Considered in Committee

[Mr. Geoffrey Lofthouse

in the Chair ]

Clause 1 ordered to stand part of the Bill.

Clause 2

Increasing non-domestic rates

8 pm

Mr. Nigel Jones (Cheltenham) : I beg to move amendment No. 1, in page 1, line 21, leave out X is 100', and insert X is 95'.

The First Deputy Chairman of Ways and Means : With this it will be convenient to consider amendment No. 2, in page 1, line 27, leave out 100', and insert 95'.

Mr. Jones : I move this amendment because the recession is continuing for most businesses and I want to push the Government a little further in helping businesses to survive the recession. I welcome the main thrust of the Bill. The amendment would increase help for people on transitional relief. The Government's calculations will lead to a real- terms increase of zero this year. I want to bring about a small cut in businesses' rates this year because increases in uniform business rate bills have recently been very large for many businesses, and have tipped many small businesses over the edge into bankruptcy. A small decrease in their bills this year could help some companies to survive.

Administration of the UBR has been chaotic in terms of the valuation process, appeals and administration of the transitional relief scheme, which has led to great anxiety and frustration among many businesses, particularly small businesses, at a very stressful time. With this amendment, I ask the Government to help those businesses to survive the recession.

If the Government are ever to provide extra help in the business rate arena, now is the time to do it, when many people think that we are still in recession. Although the Government have said before, during and after the election that they believe that we are coming out of recession, there is much evidence to show that the recession is continuing for most businesses and that a cut in the business rate would help. That evidence is that unemployment is still rising at an underlying trend of more than 30,000 a month, and that bankruptcies, mostly of unincorporated businesses, continue to rise. In the first three months of this year, there were 8,604 bankruptcies--an increase of 67 per cent. on the first quarter of last year.
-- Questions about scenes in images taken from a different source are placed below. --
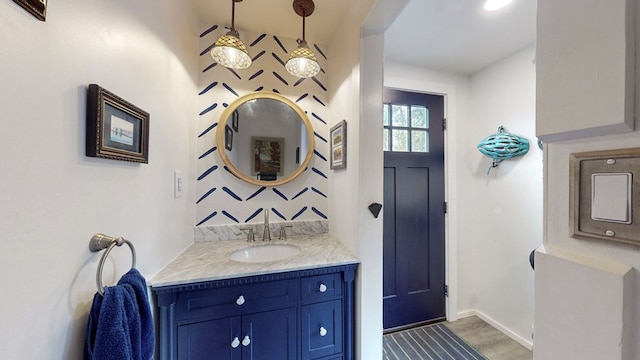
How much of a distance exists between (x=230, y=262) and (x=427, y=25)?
1852mm

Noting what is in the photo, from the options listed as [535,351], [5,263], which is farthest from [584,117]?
[5,263]

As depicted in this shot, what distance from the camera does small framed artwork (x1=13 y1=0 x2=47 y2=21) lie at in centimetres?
46

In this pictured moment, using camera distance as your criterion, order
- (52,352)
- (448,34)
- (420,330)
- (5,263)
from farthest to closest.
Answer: (420,330), (448,34), (52,352), (5,263)

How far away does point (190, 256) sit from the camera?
4.10 feet

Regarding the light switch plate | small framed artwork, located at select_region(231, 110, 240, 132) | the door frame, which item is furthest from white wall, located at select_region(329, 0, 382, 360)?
the door frame

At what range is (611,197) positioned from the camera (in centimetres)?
28

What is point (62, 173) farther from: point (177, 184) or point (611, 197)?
point (611, 197)

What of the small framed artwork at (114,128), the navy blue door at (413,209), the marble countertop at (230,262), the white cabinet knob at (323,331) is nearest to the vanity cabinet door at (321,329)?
the white cabinet knob at (323,331)

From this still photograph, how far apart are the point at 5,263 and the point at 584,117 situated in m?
0.98

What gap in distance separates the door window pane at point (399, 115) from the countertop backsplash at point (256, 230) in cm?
101

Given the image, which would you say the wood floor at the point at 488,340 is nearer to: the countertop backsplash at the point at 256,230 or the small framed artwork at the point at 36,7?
the countertop backsplash at the point at 256,230

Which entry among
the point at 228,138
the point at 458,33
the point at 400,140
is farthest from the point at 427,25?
the point at 228,138

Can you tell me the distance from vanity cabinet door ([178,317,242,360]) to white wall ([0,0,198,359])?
331mm

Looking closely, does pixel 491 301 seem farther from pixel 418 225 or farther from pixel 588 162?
pixel 588 162
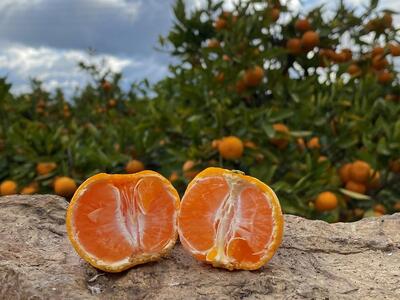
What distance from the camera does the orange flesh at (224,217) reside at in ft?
4.87

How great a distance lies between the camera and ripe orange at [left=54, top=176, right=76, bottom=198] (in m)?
2.66

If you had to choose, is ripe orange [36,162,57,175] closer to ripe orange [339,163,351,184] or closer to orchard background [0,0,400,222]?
orchard background [0,0,400,222]

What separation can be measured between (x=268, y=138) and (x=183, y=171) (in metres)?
0.46

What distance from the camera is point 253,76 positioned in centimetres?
308

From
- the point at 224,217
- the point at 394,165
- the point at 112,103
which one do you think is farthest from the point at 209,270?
the point at 112,103

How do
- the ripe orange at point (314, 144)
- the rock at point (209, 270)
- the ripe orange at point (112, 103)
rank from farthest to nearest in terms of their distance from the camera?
the ripe orange at point (112, 103)
the ripe orange at point (314, 144)
the rock at point (209, 270)

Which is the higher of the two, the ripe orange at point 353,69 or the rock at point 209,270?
the ripe orange at point 353,69

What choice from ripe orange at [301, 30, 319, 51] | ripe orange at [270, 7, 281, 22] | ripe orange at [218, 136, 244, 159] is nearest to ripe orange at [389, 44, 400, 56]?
ripe orange at [301, 30, 319, 51]

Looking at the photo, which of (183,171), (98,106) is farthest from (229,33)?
(98,106)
Smaller businesses are going bust as fast as ever, and the Government's talk of recovery must mean absolutely nothing to such firms. The Government can send a message to small firms considering going into liquidation to keep going because help is on its way. Liquidations of larger companies are also increasing, although not quite so fast. In the first three months of this year, there were 5, 835 such liquidations--an increase of 17 per cent. on the first quarter of last year.

There is evidence that the recession is still with us. I press the Minister to ask the Treasury for more money to help small businesses through this difficult period.